Do this> Print everything from the line containing "Out of the point" down to the end of the data, both ends included, reproducing each line verbatim.
--- START Recorded information ---
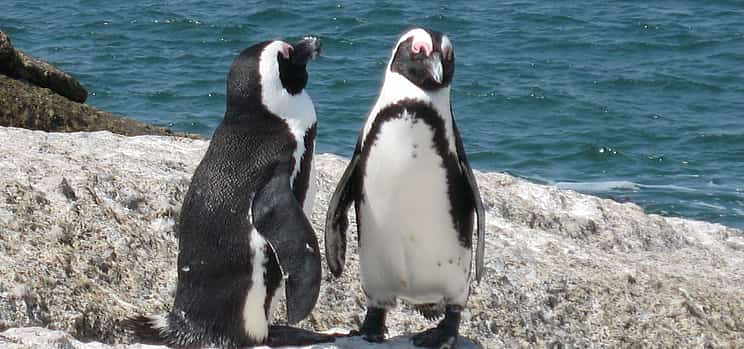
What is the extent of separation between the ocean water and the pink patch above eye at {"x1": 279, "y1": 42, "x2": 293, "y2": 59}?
8090 millimetres

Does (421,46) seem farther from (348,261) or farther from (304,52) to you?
(348,261)

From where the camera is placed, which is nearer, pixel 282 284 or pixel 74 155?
pixel 282 284

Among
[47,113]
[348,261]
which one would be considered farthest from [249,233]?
[47,113]

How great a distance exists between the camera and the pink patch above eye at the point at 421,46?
5.22 m

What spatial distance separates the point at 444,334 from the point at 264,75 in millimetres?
1365

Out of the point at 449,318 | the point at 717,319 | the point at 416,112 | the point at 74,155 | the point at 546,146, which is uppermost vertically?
the point at 416,112

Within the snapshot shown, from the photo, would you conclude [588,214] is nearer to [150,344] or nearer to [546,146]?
[150,344]

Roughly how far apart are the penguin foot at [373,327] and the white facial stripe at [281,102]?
79 centimetres

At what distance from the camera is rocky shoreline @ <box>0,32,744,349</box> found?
5344mm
--- END Recorded information ---
Output of the exercise>
Out of the point at 449,318 | the point at 717,319 | the point at 416,112 | the point at 74,155 | the point at 546,146, which is uppermost vertically?
the point at 416,112

Within the snapshot shown, from the photo, would you conclude [588,214] is nearer to [150,344] or nearer to [546,146]?
[150,344]

Roughly how far apart are the penguin foot at [373,327] and the white facial stripe at [281,102]?
79 centimetres

At what distance from the camera is rocky shoreline @ <box>0,32,744,349</box> found?
5344mm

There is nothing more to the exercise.